# How to simplify function with Abs?

I'm trying to remove Abs below.

mylist = {{ConditionalExpression[Abs[x], x <= -1],
ConditionalExpression[x, x >= 1]}, {ConditionalExpression[
Abs[-1 + x], x <= 0],
ConditionalExpression[-1 + x,
x >= 2]}, {ConditionalExpression[-1 + 2 x, x >= 1],
ConditionalExpression[1 - 2 x, x <= 0]}};


Expected result:

{{ConditionalExpression[-x, x <= -1],
ConditionalExpression[x, x >= 1]}, {ConditionalExpression[1 - x,
x <= 0],
ConditionalExpression[-1 + x,
x >= 2]}, {ConditionalExpression[-1 + 2 x, x >= 1],
ConditionalExpression[1 - 2 x, x <= 0]}}


I wrote this function but somehow it doesn't work well.

f1 = ConditionalExpression[
Simplify[#, #[[2]] && x \[Element] Reals], #[[2]]] &;
Map[f1, mylist, {2}]


Any idea how to do it?

PiecewiseExpand does it.

Edit and // ComplexExpand // Simplify  does it

mylist // ComplexExpand // Simplify

mylist // PiecewiseExpand

(*   {{ConditionalExpression[-x,        x <= -1],
ConditionalExpression[ x,        x >= 1]},
{ConditionalExpression[ 1 - x,    x <= 0],
ConditionalExpression[-1 + x,    x >= 2]},
{ConditionalExpression[-1 + 2 x,  x >= 1],
ConditionalExpression[ 1 - 2 x,  x <= 0]}}   *)


But applying simple // ComplexExpand implies, that you already know that variables are at least Real.

• I thought of that, but like an idiot, I didn't try it. +1 Commented May 2, 2022 at 6:24
• @MichaelE2 , happy that a real expert leaves something for average people to do. Commented May 2, 2022 at 21:03

Try this:

Refine[Simplify[mylist], Assumptions -> x \[Element] Reals]

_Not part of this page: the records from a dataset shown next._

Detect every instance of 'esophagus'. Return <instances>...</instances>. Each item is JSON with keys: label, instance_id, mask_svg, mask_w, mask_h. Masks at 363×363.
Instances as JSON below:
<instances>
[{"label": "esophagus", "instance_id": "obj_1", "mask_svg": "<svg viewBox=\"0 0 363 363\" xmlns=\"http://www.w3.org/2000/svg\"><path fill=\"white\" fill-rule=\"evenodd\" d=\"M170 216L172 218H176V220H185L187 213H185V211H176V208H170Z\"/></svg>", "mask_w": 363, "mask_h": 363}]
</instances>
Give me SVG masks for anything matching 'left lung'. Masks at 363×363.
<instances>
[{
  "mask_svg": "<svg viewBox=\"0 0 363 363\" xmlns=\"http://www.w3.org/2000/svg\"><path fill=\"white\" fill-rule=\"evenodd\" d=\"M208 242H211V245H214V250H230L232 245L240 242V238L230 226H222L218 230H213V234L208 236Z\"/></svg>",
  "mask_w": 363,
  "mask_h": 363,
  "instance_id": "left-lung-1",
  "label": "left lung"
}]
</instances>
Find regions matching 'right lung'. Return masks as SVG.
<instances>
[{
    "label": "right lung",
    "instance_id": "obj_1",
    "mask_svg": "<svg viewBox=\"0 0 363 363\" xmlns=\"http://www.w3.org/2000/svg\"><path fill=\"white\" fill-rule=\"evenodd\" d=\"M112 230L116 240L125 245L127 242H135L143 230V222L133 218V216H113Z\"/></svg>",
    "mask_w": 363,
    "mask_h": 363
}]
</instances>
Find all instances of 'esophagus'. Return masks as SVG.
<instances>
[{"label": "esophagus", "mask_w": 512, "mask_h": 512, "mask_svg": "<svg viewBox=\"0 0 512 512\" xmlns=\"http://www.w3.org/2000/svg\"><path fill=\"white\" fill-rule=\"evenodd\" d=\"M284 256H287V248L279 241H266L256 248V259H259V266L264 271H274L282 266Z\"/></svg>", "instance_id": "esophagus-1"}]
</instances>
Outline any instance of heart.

• Simply Refine[mylist, Assumptions -> x \[Element] Reals] works for me. Commented May 2, 2022 at 0:11
• One might also add that in terms of Simplify, -x is not simpler than Abs[x]. Compare SimplifySimplifyCount[Abs[x]] and SimplifySimplifyCount[-x]. So something like Refine or a complicated ComplexityFunction would need to be used. Commented May 2, 2022 at 0:18
• That's right, @MichaelE2, thanks for clarifying that point. :) Commented May 2, 2022 at 1:09

Here's the ComplexityFunction way I referred to in my comment just to illustrate the alternative:

Simplify[mylist,
ComplexityFunction -> (LeafCount[#] +
5 Count[#, _Abs, {0, Infinity}] &)]
(*
{{ConditionalExpression[-x,        x <= -1],
ConditionalExpression[ x,        x >= 1]},
{ConditionalExpression[ 1 - x,    x <= 0],
ConditionalExpression[-1 + x,    x >= 2]},
{ConditionalExpression[-1 + 2 x,  x >= 1],
ConditionalExpression[ 1 - 2 x,  x <= 0]}}
*)


Note that Simplify is smart enough to use the condition in ConditionalExpression. (I didn't realize that until now. Or I forgot about it.)

The reason the OP was having trouble is that -x is not "simpler" than Abs[x]:

SimplifySimplifyCount[Abs[x]]
(*  2  *)

SimplifySimplifyCount[-x]
(*  4  *)


Examine the FullForm of -x and Abs[x] to see if you can spot why.